AIM OF THE TASK: Give the records again exactly as written. Leave out the pictures.

═══ DATASET

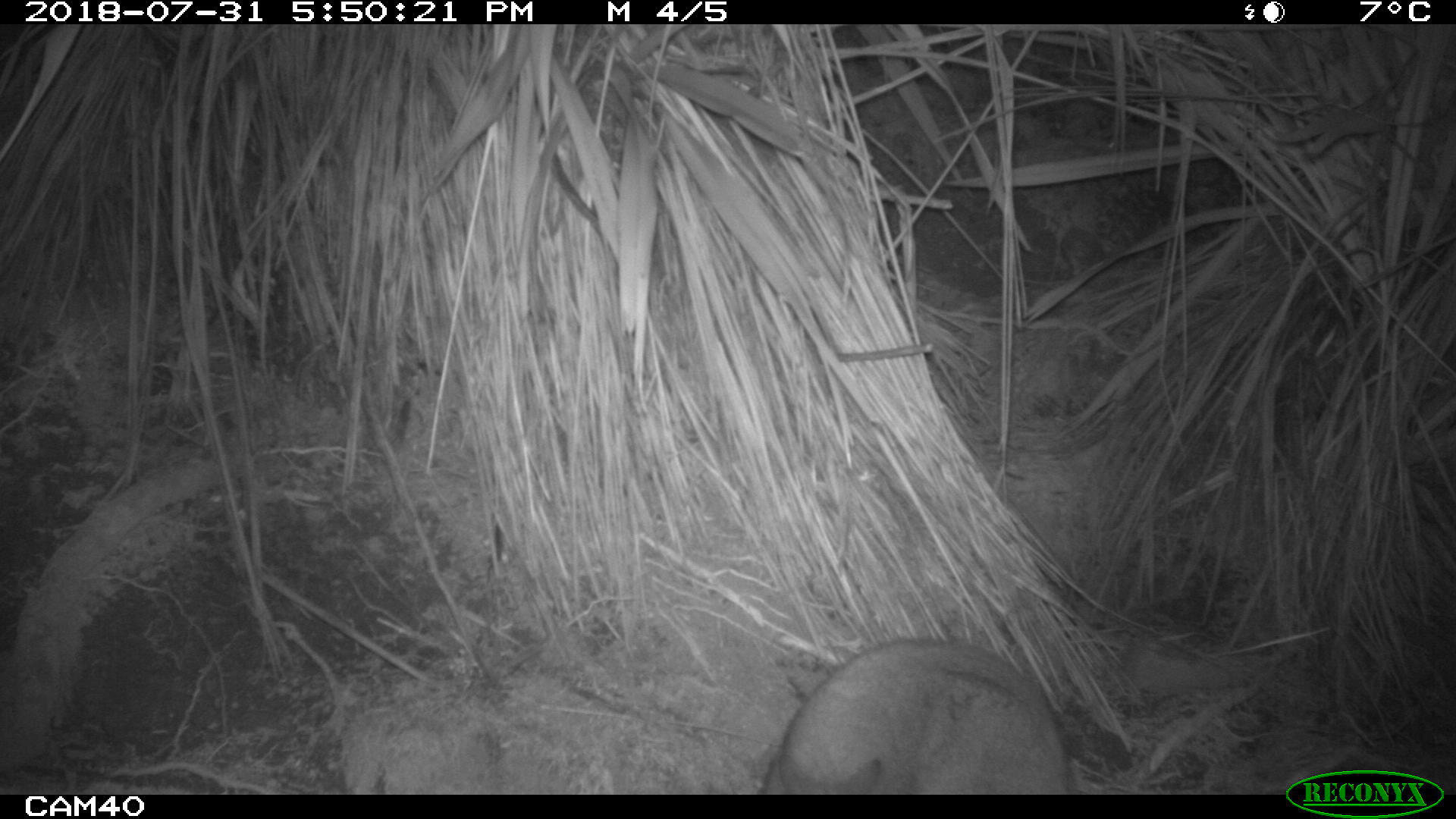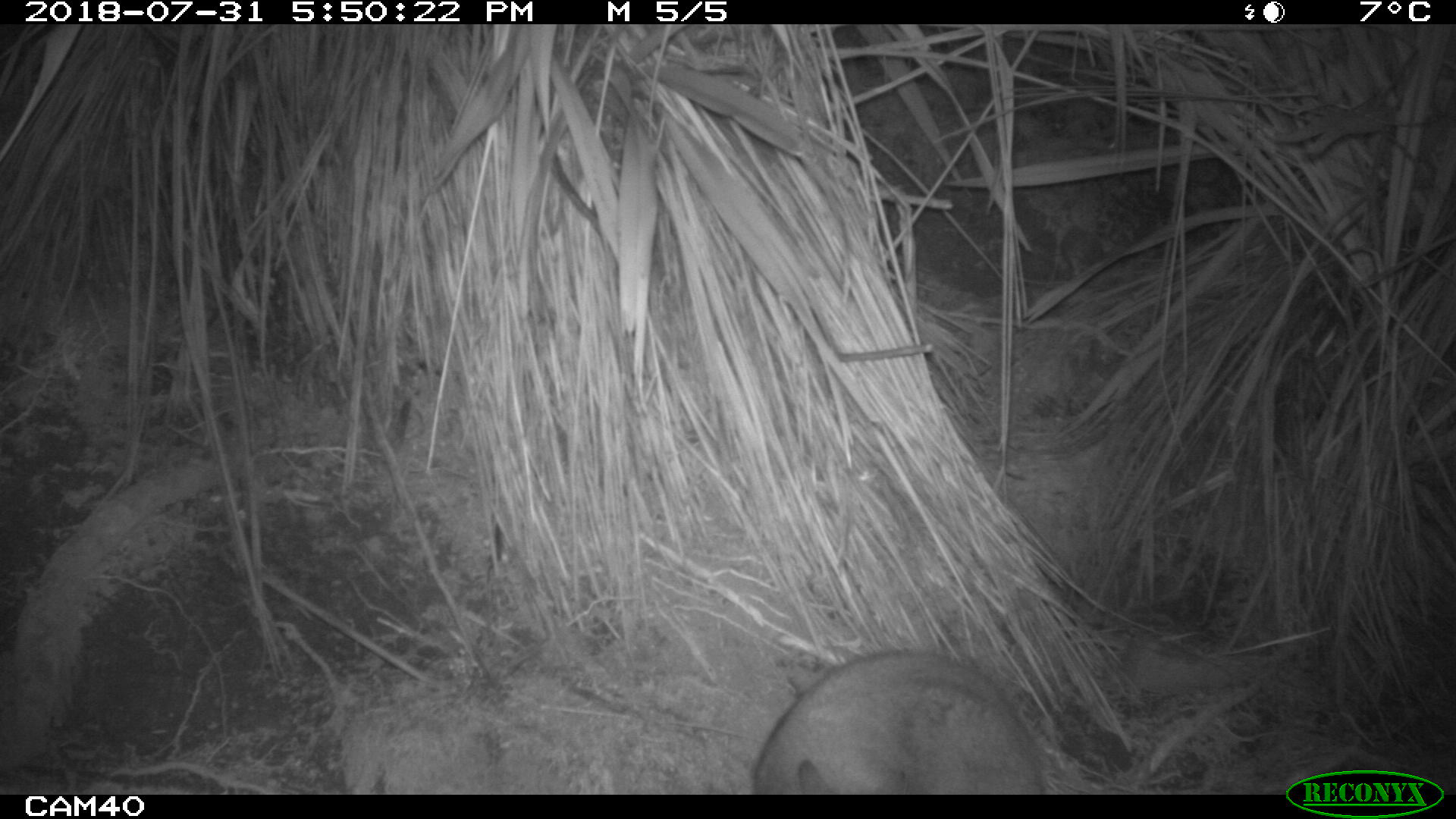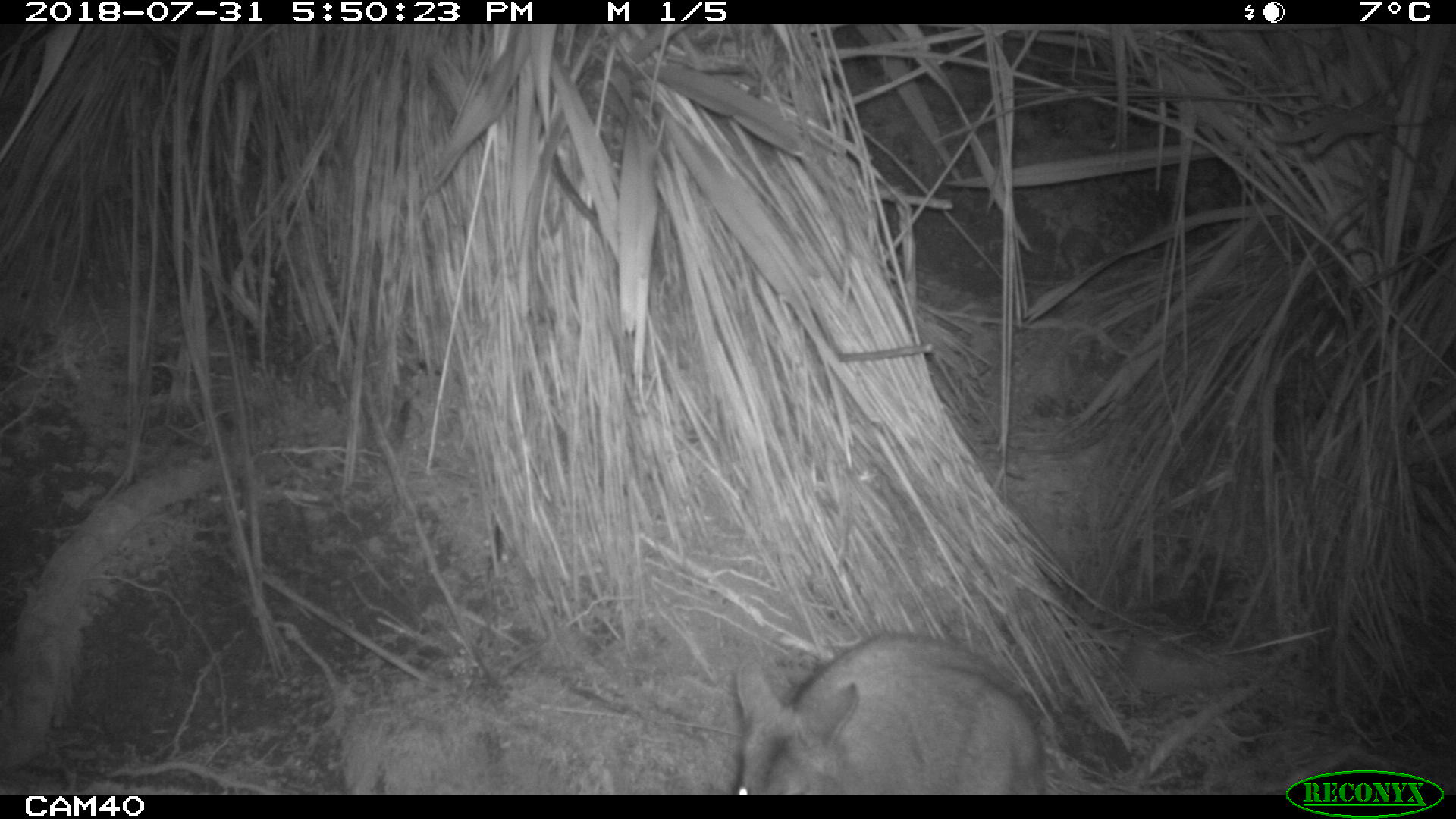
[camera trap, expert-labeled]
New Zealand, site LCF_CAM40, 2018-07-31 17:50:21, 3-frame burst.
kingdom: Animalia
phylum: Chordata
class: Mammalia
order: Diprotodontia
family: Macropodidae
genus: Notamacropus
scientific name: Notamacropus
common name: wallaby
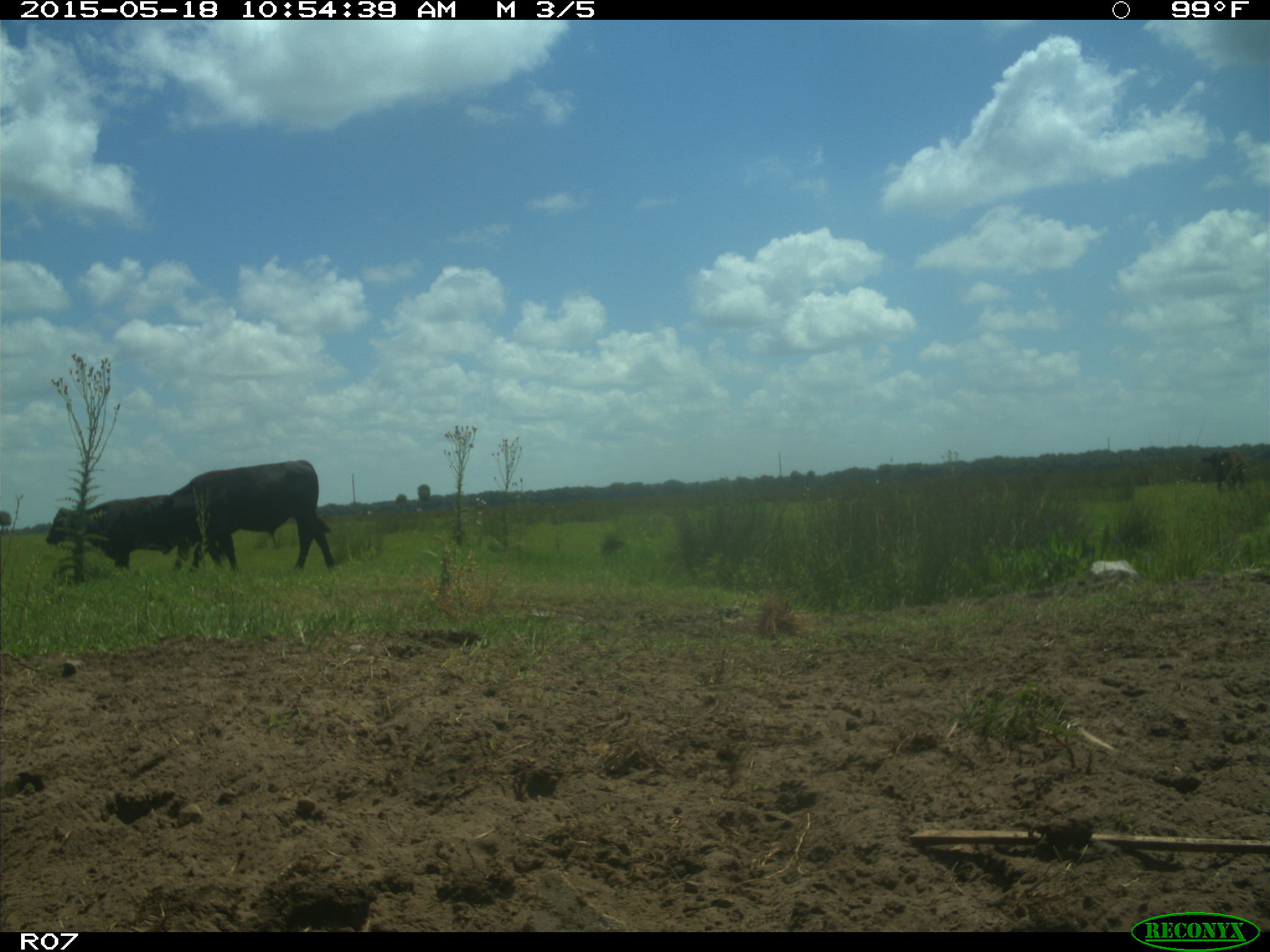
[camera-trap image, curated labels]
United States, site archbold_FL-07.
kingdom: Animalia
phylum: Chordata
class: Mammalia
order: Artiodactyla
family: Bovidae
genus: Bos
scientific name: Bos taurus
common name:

══════

RESPONSE TO THE EXERCISE:
[camera trap, expert-labeled]
New Zealand, site LCF_CAM40, 2018-07-31 17:50:21, 3-frame burst.
kingdom: Animalia
phylum: Chordata
class: Mammalia
order: Diprotodontia
family: Macropodidae
genus: Notamacropus
scientific name: Notamacropus
common name: wallaby
[camera-trap image, curated labels]
United States, site archbold_FL-07.
kingdom: Animalia
phylum: Chordata
class: Mammalia
order: Artiodactyla
family: Bovidae
genus: Bos
scientific name: Bos taurus
common name:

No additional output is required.